See the following for more information on setting object properties:

Modify drawing and text properties

Edit-In-Place

After adding a component to the artboard, you can edit the component by using Edit-In-Place and modify its individual parts. When you edit component parts using Edit-In-Place, the changes apply to all instances of the component in all states. Any properties that you have applied in each state, such as opacity, are preserved.

  1. Select the component you want to edit. In the HUD, choose the state you want to edit, or click Edit Parts or Edit Appearance.

    Note: You can also double-click a component to enter Edit-In-Place or choose Modify > Edit Component.

    Flash Catalyst changes to Edit-In-Place mode, indicated by a dimmed artboard. The different states of the component appear in the Pages/States panel. The Breadcrumbs bar shows the name of the component you have open.

    Breadcrumbs bar

    The Layers panel divides into two sections. One section shows the layers for the component your are editing. The other section (below it) shows the main application layers. You can drag objects between the main application and the component you are editing.

    Layers panel with a component in Edit-In-Place mode
  2. Use the Layers panel to hide or show artwork in each state.

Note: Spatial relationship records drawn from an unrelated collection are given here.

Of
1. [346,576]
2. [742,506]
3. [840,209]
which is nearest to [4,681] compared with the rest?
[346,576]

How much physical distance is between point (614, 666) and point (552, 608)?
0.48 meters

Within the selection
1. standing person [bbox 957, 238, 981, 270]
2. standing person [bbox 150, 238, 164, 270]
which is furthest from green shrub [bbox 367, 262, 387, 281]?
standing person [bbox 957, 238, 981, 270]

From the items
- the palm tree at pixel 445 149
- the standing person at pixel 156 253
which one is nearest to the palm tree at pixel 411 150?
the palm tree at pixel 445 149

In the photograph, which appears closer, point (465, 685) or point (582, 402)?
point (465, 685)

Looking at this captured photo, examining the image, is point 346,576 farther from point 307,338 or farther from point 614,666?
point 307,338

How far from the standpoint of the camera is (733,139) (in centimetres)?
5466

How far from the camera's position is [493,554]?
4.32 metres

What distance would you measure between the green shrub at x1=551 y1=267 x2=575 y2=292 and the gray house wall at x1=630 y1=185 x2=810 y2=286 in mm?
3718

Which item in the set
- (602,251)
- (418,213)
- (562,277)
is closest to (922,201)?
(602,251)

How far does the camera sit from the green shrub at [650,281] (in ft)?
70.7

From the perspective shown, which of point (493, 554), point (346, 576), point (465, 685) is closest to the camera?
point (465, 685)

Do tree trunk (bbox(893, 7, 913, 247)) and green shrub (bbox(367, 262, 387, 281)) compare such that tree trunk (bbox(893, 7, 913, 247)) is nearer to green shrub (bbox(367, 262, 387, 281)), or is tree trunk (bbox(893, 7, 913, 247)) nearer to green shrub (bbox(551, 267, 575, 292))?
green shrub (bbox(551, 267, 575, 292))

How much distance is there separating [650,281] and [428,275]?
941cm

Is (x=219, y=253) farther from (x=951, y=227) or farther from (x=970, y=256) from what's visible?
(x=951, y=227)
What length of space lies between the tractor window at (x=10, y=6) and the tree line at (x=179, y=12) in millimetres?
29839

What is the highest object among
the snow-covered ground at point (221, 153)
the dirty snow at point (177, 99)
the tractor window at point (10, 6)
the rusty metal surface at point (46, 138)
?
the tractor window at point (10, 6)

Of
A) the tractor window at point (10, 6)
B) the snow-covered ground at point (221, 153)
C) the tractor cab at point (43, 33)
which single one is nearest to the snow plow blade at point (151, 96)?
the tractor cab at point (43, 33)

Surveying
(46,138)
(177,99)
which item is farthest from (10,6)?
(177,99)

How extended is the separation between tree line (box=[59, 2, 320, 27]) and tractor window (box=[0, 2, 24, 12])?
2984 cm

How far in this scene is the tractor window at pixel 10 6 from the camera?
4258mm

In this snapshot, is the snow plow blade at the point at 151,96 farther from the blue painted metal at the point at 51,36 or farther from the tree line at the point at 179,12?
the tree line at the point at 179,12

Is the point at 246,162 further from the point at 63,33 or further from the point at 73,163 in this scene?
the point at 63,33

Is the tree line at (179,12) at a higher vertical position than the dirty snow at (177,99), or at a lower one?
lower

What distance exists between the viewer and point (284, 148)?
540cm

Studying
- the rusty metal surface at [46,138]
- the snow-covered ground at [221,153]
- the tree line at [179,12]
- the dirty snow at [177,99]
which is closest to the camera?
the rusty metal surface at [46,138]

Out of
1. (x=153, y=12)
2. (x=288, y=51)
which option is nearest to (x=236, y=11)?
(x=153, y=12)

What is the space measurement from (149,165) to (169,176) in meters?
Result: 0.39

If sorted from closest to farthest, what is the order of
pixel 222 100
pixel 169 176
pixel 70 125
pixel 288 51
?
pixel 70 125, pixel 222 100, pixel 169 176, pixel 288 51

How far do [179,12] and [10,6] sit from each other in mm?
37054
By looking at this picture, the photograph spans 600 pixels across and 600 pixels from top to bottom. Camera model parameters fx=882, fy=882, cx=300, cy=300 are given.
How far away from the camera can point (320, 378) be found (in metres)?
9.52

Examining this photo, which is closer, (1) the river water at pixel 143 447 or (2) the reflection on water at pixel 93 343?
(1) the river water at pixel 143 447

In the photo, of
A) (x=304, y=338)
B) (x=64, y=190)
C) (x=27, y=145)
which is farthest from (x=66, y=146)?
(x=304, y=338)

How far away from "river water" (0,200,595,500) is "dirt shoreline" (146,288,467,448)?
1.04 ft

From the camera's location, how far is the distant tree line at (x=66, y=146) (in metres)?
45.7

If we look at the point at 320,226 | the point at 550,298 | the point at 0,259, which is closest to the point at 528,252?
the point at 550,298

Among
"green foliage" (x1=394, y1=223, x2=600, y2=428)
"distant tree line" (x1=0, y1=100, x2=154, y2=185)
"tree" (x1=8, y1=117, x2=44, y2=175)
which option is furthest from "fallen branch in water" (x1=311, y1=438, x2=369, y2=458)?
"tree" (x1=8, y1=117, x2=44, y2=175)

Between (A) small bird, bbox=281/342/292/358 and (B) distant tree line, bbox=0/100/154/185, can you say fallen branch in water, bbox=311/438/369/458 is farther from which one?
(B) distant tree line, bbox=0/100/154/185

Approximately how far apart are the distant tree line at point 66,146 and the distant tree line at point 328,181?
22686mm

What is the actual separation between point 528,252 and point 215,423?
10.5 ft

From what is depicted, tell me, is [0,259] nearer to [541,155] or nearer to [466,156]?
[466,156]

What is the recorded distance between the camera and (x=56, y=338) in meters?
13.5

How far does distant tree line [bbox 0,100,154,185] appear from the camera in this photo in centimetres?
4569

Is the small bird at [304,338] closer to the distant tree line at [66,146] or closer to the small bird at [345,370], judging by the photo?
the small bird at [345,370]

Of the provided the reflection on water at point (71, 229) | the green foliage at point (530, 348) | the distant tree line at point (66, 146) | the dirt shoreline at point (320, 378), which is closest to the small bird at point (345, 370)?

    When a component is in Edit-In-Place:

    • You can duplicate states, add new blank states, or delete states in the Pages/States panel.

    • You can modify the artwork in each state by using the drawing tools and Properties panel. For example, you can change the size, stroke, fill, and opacity of a shape or other parts of the component.

  3. Exit Edit-In-Place mode by pressing Escape or clicking the name of the application in the Breadcrumb bar above the artboard. You can also click the dimmed area in the artboard or choose Modify > Edit Editing.

Moving the parts of a component while in Edit-In-Place can change the size of the component. If you have Auto Size Component Bounds selected in the Modify menu, the component bounds resize automatically in all states. When Auto Size Component Bounds is turned off, you can select Clip To Component Bounds in the Modify menu. Clip To Component Bounds clips any parts that extend beyond the component.

Add a wireframe component

  1. In the Pages/States panel, select the page in which to add the component.

  2. In the Layers panel, select the target layer in which to add the component.

  3. In the Wireframe Components panel, drag a component to the artboard.

  4. Use the Select tool, in the Tools panel, to position the component in the artboard.

  5. Use the Properties panel to set component properties, such as size.

You can use the wireframe components as is, or double-click a component to edit its parts. As soon as you edit a wireframe component, you create a custom skin. The new component is added to the Components category in the Library panel.

Note: You cannot use the Properties panel to change the height and width properties of a component with a custom skin.
You can determine if a component is a generic wireframe component or a component with a custom skin. Select the component in the artboard. View the name of its skin in the Common section of the Properties panel. Wireframe components have the skin name “Wireframe.” Custom components have a custom skin name that is derived from their component name.
You can place wireframe components inside a custom component that you have open for editing.